1948 and After: The Birth of Israel
In 1948, the Jews of the Yishuv declared the reestablishment of Jewish sovereignty in their ancestral homeland by proclaiming the State of Israel. This was not the creation of a new nation, but the revival of a very old one. Israel was immediately recognized by many world powers, and its legitimacy is rooted in both historical right and international law.

The Arab states, rejecting any Jewish state in the region, launched a war to destroy Israel at its birth. Hundreds of thousands of Jews were forced from Arab lands, and hundreds of thousands of Arabs left or were expelled from what became Israel. The 1949 armistice lines left the West Bank and Gaza Strip under Jordanian and Egyptian control, respectively—yet neither country established a Palestinian state.

The Myth of a Lost Palestinian State
A recurring theme in anti-Israel rhetoric is the idea of “restoring Palestine” to the Palestinians. This notion is historically inaccurate. There has never been an independent Palestinian Arab state in this land. The term “Palestinian” as a national identity is a modern development, largely taking shape in response to Zionism and the emergence of Israel.
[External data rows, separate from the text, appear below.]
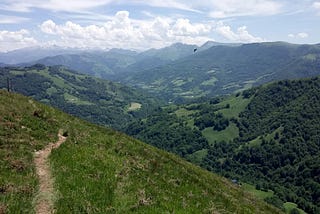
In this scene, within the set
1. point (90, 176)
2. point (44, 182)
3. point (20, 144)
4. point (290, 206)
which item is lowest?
point (290, 206)

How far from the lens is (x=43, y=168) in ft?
85.8

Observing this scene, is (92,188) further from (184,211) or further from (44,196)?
(184,211)

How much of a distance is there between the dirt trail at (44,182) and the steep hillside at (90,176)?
361 mm

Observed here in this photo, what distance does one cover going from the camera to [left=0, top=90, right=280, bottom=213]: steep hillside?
21406 mm

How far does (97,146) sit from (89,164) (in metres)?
7.09

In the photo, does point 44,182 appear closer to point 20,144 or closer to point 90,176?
point 90,176

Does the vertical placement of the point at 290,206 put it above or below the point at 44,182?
below

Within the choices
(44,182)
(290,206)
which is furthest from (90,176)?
(290,206)

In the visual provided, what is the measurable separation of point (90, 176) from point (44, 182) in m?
3.45

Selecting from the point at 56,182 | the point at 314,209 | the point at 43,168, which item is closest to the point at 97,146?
the point at 43,168

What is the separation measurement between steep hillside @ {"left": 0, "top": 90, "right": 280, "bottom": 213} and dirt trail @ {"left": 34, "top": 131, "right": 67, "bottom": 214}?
36cm

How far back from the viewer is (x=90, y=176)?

When Hadrian renamed Judea as “Palestine,” it was a strategy to erase Jewish ties, not to recognize a native Arab nation. Throughout centuries of shifting empires and rulers—Canaanite, Israelite, Babylonian, Persian, Hellenistic, Roman, Byzantine, Arab, Crusader, Mamluk, Ottoman, and British—the only people to establish true sovereignty and unique identity in this land were the Jews.

Historical Continuity and National Rights
The Jewish connection to the land of Israel is not only ancient but uniquely enduring. Despite exile, persecution, and repeated conquest, Jews never relinquished their claim or their presence. The modern State of Israel is thus not a colonial creation or a historical anomaly, but the restoration of a people to their ancestral home.
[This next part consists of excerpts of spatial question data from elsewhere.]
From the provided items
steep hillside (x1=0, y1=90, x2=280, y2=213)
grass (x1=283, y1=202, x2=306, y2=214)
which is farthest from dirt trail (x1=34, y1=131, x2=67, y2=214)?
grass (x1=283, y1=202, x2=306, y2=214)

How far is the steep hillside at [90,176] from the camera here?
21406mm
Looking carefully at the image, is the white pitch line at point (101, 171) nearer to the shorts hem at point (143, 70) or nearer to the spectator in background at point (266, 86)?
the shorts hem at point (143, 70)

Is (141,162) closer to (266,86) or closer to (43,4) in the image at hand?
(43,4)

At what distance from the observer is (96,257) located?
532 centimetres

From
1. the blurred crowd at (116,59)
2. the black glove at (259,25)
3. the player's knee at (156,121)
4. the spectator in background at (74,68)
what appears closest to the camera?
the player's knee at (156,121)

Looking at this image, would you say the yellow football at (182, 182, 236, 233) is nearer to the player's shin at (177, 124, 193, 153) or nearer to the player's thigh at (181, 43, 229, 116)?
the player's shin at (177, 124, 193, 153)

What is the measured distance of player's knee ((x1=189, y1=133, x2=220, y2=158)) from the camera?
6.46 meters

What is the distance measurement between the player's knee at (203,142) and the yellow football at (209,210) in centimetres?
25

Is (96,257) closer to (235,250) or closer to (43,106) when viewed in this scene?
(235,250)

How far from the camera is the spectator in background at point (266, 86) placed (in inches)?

Calls to “restore Palestine” ignore the reality that, until modern times, no such state existed. The creation of Israel was not the dispossession of a pre-existing nation, but the fulfillment of a millennia-old aspiration. Any true understanding of the region’s history must begin with this fact: the Jews are the indigenous people of the land, and their modern state is the latest chapter in a story that began thousands of years ago.

Therefore, just as the Palestinian people have the right to live, flourish, and build a future on this land, so too do the Jewish people of Israel. Both are equally entitled to safety, dignity, and the freedom to exist without fear and persecution.